David Wilkie Wynfield (1837 - 1887)

RA Collection: People and Organisations

The painter and photographer David Wilkie Wynfield was born in 1837 in India, where his father was a soldier. He was named after the Scottish painter David Wilkie who was his great uncle and godfather. Wynfield returned to England with his family as a child. In 1856 he entered the art school run by James Mathew Leigh, and three years later his work was exhibited at the Royal Academy for the first time.

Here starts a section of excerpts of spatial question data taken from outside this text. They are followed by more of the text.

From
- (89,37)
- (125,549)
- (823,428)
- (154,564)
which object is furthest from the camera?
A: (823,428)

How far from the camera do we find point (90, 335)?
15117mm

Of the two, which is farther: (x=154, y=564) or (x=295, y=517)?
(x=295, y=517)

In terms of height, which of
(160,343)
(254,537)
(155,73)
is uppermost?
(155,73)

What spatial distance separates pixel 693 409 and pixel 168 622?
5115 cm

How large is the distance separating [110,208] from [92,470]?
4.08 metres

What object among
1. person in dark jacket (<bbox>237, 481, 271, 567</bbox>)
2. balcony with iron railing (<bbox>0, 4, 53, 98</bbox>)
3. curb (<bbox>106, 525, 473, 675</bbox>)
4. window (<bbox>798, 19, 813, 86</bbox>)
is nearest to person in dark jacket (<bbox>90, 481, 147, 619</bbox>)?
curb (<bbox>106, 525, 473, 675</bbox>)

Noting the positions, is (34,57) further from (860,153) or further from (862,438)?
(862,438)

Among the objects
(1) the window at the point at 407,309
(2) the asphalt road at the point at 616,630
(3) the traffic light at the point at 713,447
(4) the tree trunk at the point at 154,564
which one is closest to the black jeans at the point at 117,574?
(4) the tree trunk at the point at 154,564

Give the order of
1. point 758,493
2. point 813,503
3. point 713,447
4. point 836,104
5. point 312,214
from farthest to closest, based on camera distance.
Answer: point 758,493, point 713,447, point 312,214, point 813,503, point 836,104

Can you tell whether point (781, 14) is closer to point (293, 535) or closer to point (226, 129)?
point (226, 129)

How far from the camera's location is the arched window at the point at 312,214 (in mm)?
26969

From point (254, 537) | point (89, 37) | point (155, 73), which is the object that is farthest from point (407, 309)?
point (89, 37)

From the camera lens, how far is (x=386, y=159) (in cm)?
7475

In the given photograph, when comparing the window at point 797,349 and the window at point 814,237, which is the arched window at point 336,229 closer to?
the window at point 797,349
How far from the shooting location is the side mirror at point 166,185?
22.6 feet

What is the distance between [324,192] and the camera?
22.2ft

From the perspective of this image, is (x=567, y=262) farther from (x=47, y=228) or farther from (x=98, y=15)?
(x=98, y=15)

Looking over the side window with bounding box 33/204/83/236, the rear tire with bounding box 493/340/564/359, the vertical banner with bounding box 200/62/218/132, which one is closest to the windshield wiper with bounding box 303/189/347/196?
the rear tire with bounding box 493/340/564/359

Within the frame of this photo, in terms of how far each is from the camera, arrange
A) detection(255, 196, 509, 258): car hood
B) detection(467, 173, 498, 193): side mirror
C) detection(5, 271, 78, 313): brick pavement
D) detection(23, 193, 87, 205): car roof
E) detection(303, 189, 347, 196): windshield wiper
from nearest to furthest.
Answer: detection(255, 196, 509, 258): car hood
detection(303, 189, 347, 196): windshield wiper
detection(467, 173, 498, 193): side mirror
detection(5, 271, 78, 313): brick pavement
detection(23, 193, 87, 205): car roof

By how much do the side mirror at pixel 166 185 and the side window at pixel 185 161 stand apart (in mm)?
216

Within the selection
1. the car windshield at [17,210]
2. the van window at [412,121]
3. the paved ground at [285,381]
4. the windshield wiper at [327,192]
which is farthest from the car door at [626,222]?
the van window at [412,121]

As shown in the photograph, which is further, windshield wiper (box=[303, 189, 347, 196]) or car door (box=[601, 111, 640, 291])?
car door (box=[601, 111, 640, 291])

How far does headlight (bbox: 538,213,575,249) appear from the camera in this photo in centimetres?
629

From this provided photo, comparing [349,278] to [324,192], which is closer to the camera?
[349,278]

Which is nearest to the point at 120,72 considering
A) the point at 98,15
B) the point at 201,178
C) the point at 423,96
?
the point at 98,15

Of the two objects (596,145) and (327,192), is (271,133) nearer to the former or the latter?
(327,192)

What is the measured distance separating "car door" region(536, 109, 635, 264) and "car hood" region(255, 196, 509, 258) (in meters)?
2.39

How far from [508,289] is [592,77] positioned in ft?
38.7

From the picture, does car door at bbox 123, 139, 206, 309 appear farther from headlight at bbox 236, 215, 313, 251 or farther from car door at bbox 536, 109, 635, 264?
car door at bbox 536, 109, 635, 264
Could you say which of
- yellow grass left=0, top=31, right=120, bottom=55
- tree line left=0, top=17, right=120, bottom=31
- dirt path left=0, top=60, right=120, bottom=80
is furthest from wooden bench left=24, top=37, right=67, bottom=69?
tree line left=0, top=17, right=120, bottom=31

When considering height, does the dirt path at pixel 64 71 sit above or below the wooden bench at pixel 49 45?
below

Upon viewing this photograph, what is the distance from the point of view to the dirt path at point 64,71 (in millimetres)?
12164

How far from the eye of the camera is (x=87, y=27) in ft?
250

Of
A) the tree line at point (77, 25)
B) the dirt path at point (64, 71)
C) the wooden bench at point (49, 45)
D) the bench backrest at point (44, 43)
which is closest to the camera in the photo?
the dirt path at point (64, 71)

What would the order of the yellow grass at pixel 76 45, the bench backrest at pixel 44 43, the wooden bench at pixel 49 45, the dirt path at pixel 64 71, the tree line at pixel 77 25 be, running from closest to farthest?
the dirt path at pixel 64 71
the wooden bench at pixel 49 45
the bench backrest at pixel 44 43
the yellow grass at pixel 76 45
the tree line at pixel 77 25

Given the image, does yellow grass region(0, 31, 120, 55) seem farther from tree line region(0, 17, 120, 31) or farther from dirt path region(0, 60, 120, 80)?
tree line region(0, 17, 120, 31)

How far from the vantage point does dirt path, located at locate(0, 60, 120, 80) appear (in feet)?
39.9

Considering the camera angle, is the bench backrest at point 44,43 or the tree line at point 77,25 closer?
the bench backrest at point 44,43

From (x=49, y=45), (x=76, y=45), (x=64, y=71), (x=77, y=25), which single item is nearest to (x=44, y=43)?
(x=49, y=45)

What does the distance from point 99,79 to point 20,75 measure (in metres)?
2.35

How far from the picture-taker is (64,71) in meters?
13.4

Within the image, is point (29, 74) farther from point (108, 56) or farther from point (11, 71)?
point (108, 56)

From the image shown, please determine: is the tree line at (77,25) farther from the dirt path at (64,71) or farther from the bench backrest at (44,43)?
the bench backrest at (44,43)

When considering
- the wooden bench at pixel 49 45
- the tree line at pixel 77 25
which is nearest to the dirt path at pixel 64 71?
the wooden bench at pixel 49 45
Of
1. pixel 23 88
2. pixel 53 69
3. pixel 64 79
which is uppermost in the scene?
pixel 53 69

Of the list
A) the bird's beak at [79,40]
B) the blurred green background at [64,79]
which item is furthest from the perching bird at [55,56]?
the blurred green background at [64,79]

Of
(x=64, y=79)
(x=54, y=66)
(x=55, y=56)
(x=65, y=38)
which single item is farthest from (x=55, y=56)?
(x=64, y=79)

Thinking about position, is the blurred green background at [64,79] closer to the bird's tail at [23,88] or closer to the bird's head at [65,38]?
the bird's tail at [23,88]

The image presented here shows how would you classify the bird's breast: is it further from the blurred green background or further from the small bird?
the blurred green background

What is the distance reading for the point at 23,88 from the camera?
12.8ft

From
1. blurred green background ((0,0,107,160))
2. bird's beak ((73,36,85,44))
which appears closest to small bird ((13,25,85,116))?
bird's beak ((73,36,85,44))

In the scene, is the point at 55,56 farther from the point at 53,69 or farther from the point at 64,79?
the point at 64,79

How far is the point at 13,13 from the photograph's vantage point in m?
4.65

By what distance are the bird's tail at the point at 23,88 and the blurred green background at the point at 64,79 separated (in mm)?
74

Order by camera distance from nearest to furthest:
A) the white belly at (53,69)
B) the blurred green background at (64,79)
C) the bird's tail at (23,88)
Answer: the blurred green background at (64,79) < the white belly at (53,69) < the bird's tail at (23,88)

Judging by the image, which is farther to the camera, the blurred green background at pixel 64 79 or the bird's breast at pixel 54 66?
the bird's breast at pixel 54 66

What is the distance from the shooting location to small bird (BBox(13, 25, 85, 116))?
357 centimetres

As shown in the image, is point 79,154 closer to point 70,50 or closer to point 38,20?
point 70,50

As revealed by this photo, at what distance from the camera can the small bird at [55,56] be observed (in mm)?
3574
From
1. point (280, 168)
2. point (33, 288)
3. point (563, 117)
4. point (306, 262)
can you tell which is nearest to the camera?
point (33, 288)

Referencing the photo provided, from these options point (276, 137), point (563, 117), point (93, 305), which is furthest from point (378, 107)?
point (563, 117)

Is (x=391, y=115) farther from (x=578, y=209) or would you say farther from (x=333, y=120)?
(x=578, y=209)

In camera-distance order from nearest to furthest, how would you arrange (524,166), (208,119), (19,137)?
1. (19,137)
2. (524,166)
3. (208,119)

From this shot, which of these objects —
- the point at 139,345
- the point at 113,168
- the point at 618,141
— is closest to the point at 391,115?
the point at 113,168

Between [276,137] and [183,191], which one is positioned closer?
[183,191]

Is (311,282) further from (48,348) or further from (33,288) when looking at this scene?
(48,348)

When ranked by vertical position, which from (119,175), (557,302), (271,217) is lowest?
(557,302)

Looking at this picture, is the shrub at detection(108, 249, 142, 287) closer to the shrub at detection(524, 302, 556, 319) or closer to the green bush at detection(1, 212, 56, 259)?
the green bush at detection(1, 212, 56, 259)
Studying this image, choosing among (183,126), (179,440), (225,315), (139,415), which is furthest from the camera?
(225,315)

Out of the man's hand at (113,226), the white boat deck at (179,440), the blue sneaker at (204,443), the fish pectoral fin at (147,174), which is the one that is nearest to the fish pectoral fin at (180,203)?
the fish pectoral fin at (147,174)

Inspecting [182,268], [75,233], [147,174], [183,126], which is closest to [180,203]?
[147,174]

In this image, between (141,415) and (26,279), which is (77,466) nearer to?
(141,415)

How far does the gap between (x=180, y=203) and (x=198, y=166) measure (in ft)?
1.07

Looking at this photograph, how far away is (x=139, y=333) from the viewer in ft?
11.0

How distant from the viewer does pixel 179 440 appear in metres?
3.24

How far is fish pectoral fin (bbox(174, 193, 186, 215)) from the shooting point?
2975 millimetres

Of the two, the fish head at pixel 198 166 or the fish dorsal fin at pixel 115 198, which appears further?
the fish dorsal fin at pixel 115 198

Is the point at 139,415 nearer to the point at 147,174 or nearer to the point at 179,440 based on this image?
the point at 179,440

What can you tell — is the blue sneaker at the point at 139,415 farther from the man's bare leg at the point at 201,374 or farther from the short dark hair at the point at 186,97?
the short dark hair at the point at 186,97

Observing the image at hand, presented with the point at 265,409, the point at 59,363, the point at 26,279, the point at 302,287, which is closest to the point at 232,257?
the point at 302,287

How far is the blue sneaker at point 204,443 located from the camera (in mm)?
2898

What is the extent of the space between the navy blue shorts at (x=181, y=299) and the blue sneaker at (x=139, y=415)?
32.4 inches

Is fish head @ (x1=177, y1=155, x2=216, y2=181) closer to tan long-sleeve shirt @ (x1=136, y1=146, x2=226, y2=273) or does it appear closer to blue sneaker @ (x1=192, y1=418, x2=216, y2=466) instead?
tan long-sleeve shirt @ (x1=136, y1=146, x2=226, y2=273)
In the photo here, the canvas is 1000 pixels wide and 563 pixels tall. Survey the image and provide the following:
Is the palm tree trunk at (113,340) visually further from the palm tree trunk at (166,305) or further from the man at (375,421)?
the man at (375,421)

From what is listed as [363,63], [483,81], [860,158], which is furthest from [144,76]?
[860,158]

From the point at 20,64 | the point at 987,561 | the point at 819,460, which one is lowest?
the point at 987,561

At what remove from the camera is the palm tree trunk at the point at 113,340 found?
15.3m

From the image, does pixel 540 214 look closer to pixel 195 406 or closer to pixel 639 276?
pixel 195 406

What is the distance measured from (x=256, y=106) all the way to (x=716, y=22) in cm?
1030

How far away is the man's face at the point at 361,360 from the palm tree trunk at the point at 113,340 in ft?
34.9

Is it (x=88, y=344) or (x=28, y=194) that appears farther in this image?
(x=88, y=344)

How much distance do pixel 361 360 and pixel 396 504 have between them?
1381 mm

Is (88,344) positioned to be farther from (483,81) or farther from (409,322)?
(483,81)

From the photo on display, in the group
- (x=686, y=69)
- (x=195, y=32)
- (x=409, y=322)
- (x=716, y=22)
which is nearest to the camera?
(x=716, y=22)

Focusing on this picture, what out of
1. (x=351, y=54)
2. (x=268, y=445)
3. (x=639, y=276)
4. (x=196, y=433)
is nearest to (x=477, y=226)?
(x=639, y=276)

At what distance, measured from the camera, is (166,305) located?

In the 1860s Wynfield was one of a group of artists known as the ‘St John’s Wood Clique’ after the London suburb where they lived. Other artists in this group included William Frederick Yeames, Philip Hermogenes Calderon, George Dunlop Leslie, Henry Stacy Marks, George Adolphus Storey, and John Evan Hodgson. Most of these artists specialised in paintings on medieval and Renaissance subjects, and they met once a week to devise compositions and discuss their work. The work of these artists was extremely popular with the public, if not always the critics.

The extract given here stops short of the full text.